By Pointy Town Horse-Trough I Sat Down And Wept

“In place of a frog, we discover a point of hard, shrunken, cracked substance, neither frog nor sole. We cut the clenches and take off the relic of ignorance and barbarism, throwing it with hearty good-will into the only place fit to receive it – the pile of scrap-iron.” – John E Russell, Rational Horse-Shoeing, 1873

In this passage, Russell is clearly casting aside “ignorance and barbarism”, perhaps to atone for the mayhem caused by his earlier work Irrational Horse-Shoeing. It was the latter book which had a profound influence on Dobson, who is known to have read it from cover to cover at least forty times. Of course, the pamphleteer had no interest in horses per se – he could barely tell a Knabstrup from a Yonaguni with his glasses on – but the panting urgency of Russell’s prose style as he describes various completely bonkers approaches to shoeing horses was something Dobson spent his entire curdled and despicable life trying to match. And so should you.

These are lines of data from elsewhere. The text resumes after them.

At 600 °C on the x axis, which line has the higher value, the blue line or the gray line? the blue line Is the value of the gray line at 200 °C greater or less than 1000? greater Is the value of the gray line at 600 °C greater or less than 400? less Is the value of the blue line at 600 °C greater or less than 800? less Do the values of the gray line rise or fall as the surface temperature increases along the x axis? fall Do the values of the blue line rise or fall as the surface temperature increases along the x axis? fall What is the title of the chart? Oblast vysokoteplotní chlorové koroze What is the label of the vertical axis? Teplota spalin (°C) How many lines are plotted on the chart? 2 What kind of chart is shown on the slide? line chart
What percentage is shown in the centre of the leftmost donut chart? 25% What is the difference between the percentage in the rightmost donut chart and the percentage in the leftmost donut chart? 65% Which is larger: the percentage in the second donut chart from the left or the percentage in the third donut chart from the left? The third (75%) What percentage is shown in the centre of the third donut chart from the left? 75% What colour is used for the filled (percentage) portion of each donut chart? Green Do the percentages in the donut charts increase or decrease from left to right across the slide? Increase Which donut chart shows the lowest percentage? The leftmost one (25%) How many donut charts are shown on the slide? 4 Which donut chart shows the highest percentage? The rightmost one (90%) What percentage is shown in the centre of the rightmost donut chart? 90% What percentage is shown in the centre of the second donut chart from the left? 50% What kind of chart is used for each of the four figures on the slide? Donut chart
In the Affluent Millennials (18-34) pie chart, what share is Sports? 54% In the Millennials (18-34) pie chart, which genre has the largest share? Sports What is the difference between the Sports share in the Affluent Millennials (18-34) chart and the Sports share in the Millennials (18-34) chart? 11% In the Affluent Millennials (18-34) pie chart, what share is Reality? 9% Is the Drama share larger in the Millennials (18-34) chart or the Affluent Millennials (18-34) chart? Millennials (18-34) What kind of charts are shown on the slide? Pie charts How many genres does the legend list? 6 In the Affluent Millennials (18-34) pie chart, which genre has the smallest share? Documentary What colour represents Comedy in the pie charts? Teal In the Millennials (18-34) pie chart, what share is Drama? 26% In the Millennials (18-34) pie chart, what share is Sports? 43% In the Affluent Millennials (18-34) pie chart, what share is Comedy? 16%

One thought on “By Pointy Town Horse-Trough I Sat Down And Wept

  1. Rhodes Gunnarsson, the noted Icelandic farrier-in-exile, favoured the enclosing of the horse in wood on all sides with perhaps ten inches to spare (effectively a horse-shaped box, or horse-box) which was airtight apart from a U-shaped hole at the top, into which enough horseshoes were fed to fill the remaining horseless cavity of the box up to about halfway.
    It is a testament to the Icelandic horse’s unflappable character that during this whole process the box’s occupant remained quiet. Confused perhaps, but not alarmed. Even when the whole apparatus was winched up in the air and dropped into a bronze house-sized steam-tombola the stolid pony retained its quizzical solemnity. Not even after the tombola was activated and the box rolled and banged and crashed around inside did the horse cry out or make any attempt to escape the fearsome clangour.
    And when after one week the tombola was finally halted, and the horse-box emerged from the chute, and the box was dismantled, the horse stood there, serenely, with what might be described as a horsey smirk. And the only horseshoes left were those on the feet of the horse, and they produced a brilliant shine the like of which challenged the moon, made night into day, and drew delighted crowds from the neighbouring valleys.
    Sadly, Gunnarsson fell foul of the ancient Icelandic law when, on returning from a gymkhana in Norway with a clutch of trophies won by the seemingly magical prowess his horseshoes conferred on their wearers, he was halted at customs. Being blind and deaf since the age of five, he was oblivious of the fact that centuries-old Icelandic legislation prevents any Icelandic horse from returning to the island once it has been taken to another country.
    Nobody knows what became of Gunnarsson after his clash with the authorities. Some say that his method of shoeing gave his ponies the ability to gallop over water, and that he plies the seas looking for sailors who need ironwork replacing – a bedstead perhaps, or a front gate. And some say he floats still, on a raft made of bronze, off the coast of Iceland, with his horses, and their trophies, and their shiny, shiny shoes.